Semi-Supervised Sound Source Localization Based on Manifold Regularization

Conventional speaker localization algorithms, based merely on the received microphone signals, are often sensitive to adverse conditions, such as: high reverberation or low signal-to-noise ratio (SNR). In some scenarios, e.g., in meeting rooms or cars, it can be assumed that the source position is confined to a predefined area, and the acoustic parameters of the environment are approximately fixed. Such scenarios give rise to the assumption that the acoustic samples from the region of interest have a distinct geometrical structure. In this paper, we show that the high-dimensional acoustic samples indeed lie on a low-dimensional manifold and can be embedded into a low-dimensional space. Motivated by this result, we propose a semi-supervised source localization algorithm based on two-microphone measurements, which recovers the inverse mapping between the acoustic samples and their corresponding locations. The idea is to use an optimization framework based on manifold regularization, that involves smoothness constraints of possible solutions with respect to the manifold. The proposed algorithm, termed manifold regularization for localization, is adapted while new unlabelled measurements (from unknown source locations) are accumulated during runtime. Experimental results show superior localization performance when compared with a recently presented algorithm based on a manifold learning approach and with the generalized cross-correlation algorithm as a baseline. The algorithm achieves 2° accuracy in typical noisy and reverberant environments (reverberation time between 200 and 800 ms and SNR between 5 and 20 dB).
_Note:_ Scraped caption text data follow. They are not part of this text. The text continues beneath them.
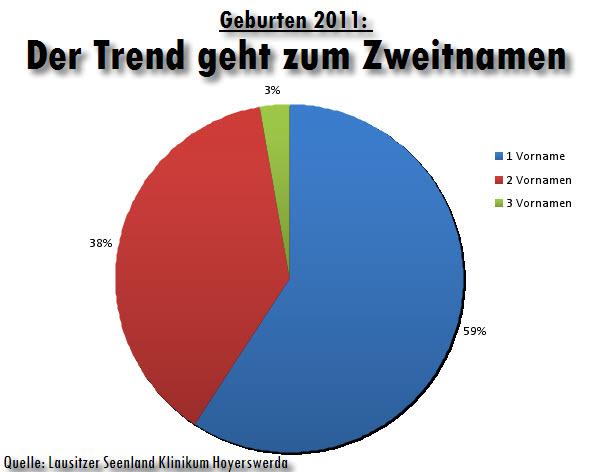 Geburten 2011: Der Trend geht zum Zweitnamen. Im letzten Jahr hatten mehr als 40% aller Neugeborenen mehr als einen Vornamen erhalten.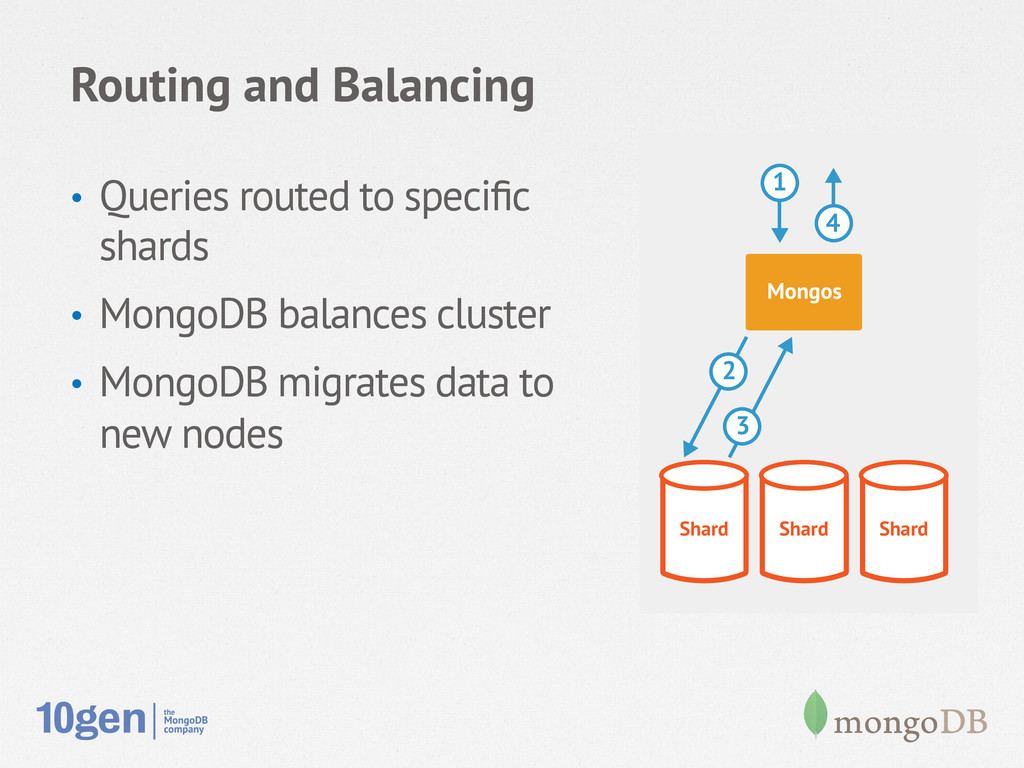 Routing and Balancing • Queries routed to spec...
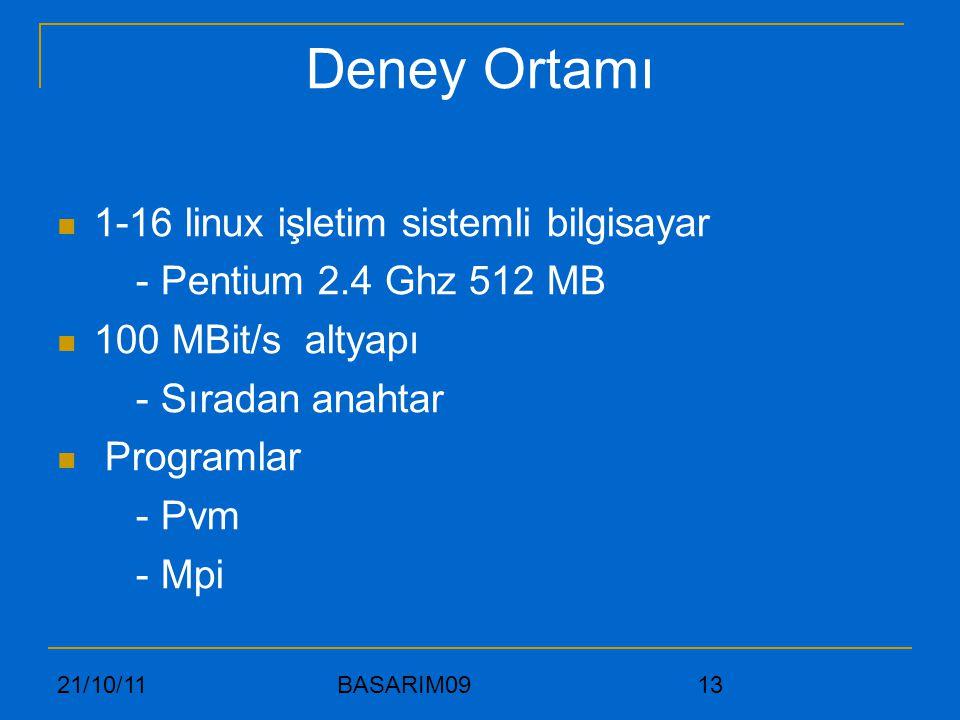 Deney Ortamı 1-16 linux işletim sistemli bilgisayar
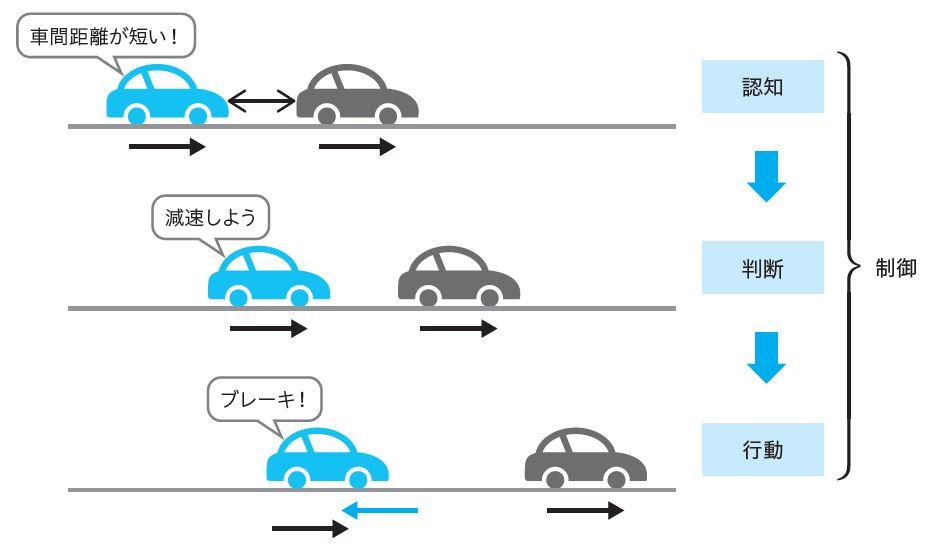 図1.4 制御の仕組み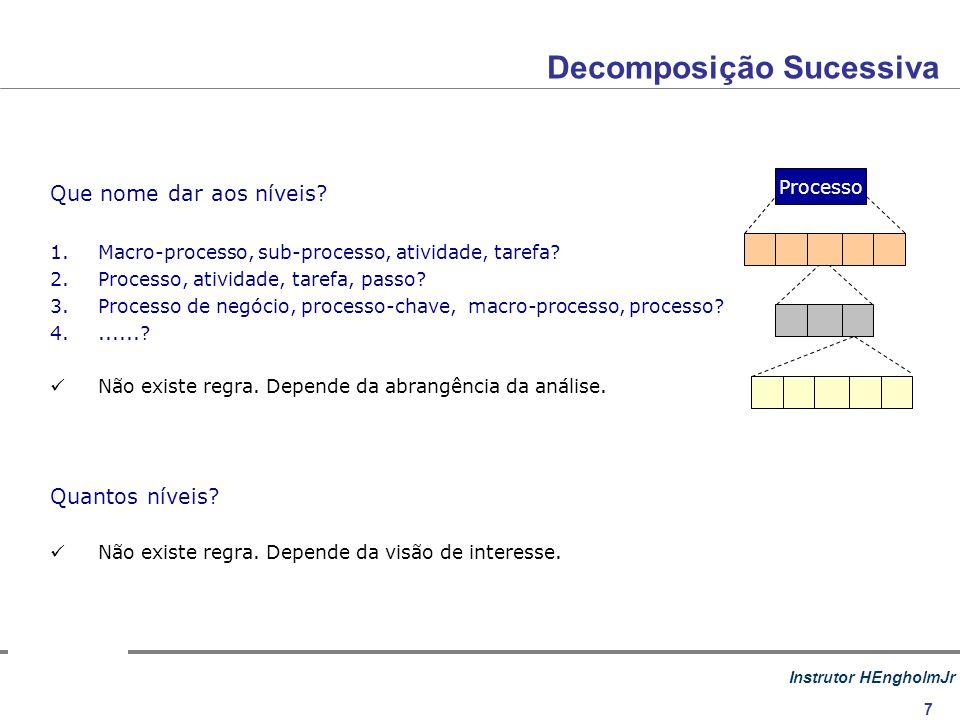 Instrutor HEngholmJr 7 Que nome dar aos níveis? 1.Macro-processo, sub-processo, atividade, tarefa? 2.Processo, atividade, tarefa, passo? 3.Processo de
[1]  Ronald R. Coifman,et al.  Parametrization of Linear Systems Using Diffusion Kernels , 2012, IEEE Transactions on Signal Processing.

[2]  Ronald R. Coifman,et al.  Diffusion Maps for Signal Processing: A Deeper Look at Manifold-Learning Techniques Based on Kernels and Graphs , 2013, IEEE Signal Processing Magazine.

[3]  Stéphane Lafon,et al.  Diffusion maps , 2006 .

[4]  Zhengyou Zhang,et al.  Maximum Likelihood Sound Source Localization for Multiple Directional Microphones , 2007, 2007 IEEE International Conference on Acoustics, Speech and Signal Processing - ICASSP '07.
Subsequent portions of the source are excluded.